街の人から恐れられている竜種以上に、王都に存在していたらマズい生物だし、驚くはずだよな。
「申し訳ない。色々と事情があって辺境伯家のお力を借りるしかなくなってしまいました。カサンドラ様にお取次ぎを――」
「すぐに門を開けますので屋敷の中に! カサンドラ様からはフリック殿たちが戻られたらすぐに通せと言われております」
騎士が部下に合図を送ると、固く閉ざされていた辺境伯家の屋敷の門が開いていく。
俺たちは騎士に一礼をすると、犠牲者を担いだゴーレムたちとともに屋敷の中に入っていった。
屋敷の中に入ると、すでに連絡が行っていたようで、カサンドラとサマンサが玄関から飛び出してくる。
「これはいったいどういうことだい? フレデリック王!? それにジャイルもいるじゃないか!? ライナスの救出はどうなったんだい?」
「おばあさま……。謀反人とされたライナス師たちを救出する際、色々な突発事態が発生してフレデリック王は撃たれ亡くなり、ライナス師もフリック様の育ての御両親もお救いすることができませんでした。わたくしはあの場でエネストローサ家を勘当された身ですが、他に頼る場所もなく恥ずかしながら帰ってまいりました」
玄関から出てきたカサンドラの姿を見つけると、隣にいたノエリアは深々と頭を下げた。
「しおらしい演技はいらないよ。ノエリアなら、私が勘当を言い渡した意味を分かってただろ。とはいえ、私が視た未来視とは、少し違った結末をもたらしてしまったようだがのぅ。まさか、フレデリック王が亡くなってしまうとは……」
カサンドラが、フレデリック王の遺体とジャイルの遺体を交互に見て、顔を蒼ざめさせていた。
未来視は『当たれば儲けもの』って、カサンドラ本人も言ってたから、今の事態を予測していたというわけでもないのかも。
「おばあさま、詳しい話は後ほどしっかりとさせてもらうとして、ご遺体はどうしたらよろしいでしょうか?」
「近衛騎士の連中は中庭に並べておくれ。実家に連絡して引き取りに来てもらう。フレデリック王、ダントン、フィーリアたちはお別れもしたいだろうから邸内に運び込んでおくれ。サマンサ、準備を」
カサンドラが指示を出すと、メイドたちが一斉に作業をするため動き始めた。
ゴーレムを使役するシンツィアが、サマンサたちの指示に従い、犠牲になった近衛騎士たちの遺体を中庭に並べていく。

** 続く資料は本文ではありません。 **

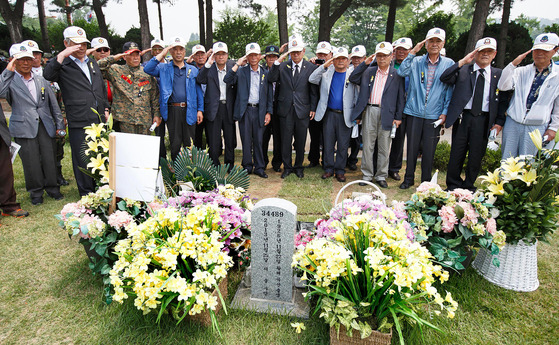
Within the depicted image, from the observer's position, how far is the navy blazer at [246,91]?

その間に俺たちはフレデリック王、ダントン院長、フィーリア先生を個室に運び込んだ。
ジャイルやアビスウォーカーに関しても個室を用意して、そこに遺体を安置することになった。
遺体の搬送を終えると、俺とノエリア、そしてアルフィーネとシンツィアの四人がカサンドラの部屋に呼び出された。
すでに中庭では、実家に連絡が行った近衛騎士の遺体の引き取りが始まっており、家族の嘆く声が部屋の中にまで届いてきている。

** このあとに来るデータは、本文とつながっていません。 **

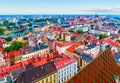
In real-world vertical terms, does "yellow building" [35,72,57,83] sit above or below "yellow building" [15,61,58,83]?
below

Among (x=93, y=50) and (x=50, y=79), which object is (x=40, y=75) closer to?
(x=50, y=79)

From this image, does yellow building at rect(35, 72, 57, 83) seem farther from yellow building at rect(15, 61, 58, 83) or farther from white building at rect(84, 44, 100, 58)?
white building at rect(84, 44, 100, 58)

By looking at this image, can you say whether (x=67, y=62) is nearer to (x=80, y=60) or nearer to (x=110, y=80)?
(x=80, y=60)

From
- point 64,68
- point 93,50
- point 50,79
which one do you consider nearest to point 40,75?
point 50,79

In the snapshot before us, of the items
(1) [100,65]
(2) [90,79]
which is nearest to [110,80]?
(1) [100,65]

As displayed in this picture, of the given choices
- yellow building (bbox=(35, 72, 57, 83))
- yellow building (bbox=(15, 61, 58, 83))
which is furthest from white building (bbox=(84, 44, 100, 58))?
yellow building (bbox=(35, 72, 57, 83))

「さて、ライナスたちを助ける時に何が起きたのか、私にちゃんと説明をしてもらおうか」
近衛騎士の遺体を引き取りにきた貴族の応対をしていたカサンドラは、多少疲れた顔を見せていた。
「遺骸を引き取りに来た貴族家はもちろんのこと、街中の噂を聞いた王都の貴族家からも、詳細な説明を求める使者が我が家に殺到している状況だよ。きちんとした説明をしないと、我が家は謀反人の家にされてしまいかねない状況だ」
さすがのカサンドラも、フレデリック王が死ぬことまで見越した動きは想定してなかったらしく、サマンサから受け取った書状の束を俺たちの前に置いた。
詳しい説明と言っても、俺自身も未だに状況の整理がつかないし、あの場で起きた事実を伝えて、状況を整理していくしかない。

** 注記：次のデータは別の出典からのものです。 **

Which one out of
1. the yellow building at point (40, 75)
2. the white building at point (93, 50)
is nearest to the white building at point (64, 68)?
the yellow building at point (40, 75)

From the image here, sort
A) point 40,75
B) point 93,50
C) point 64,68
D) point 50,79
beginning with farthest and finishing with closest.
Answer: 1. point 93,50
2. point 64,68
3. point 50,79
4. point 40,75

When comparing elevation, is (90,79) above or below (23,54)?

「俺自身も整理がついていないのですが……。確実に言えるのは、ライナス師たちを救出中、突如現れたアビスウォーカーやジェノサイダーという怪物が暴れまわる乱戦の中、ヴィーゴがフレデリック王を異国の武器で撃ち殺しました」
フレデリック王が死んだ状況を思い出し、極限にまで簡潔にしてカサンドラに伝えた。
「待っておくれ。フリック殿の説明では私の理解が追いつかない。いったん整理させておくれよ」
「ええ、俺自身もカサンドラ様に話すことで整理したいと思ってます」
未だにエネストローサ家の家長であるカサンドラは、家臣であり密偵一族のサマンサから王国の貴族に関する色々な情報を手にしている情報通の人であるため、この混沌とした状況の整理の手伝いをして欲しかった。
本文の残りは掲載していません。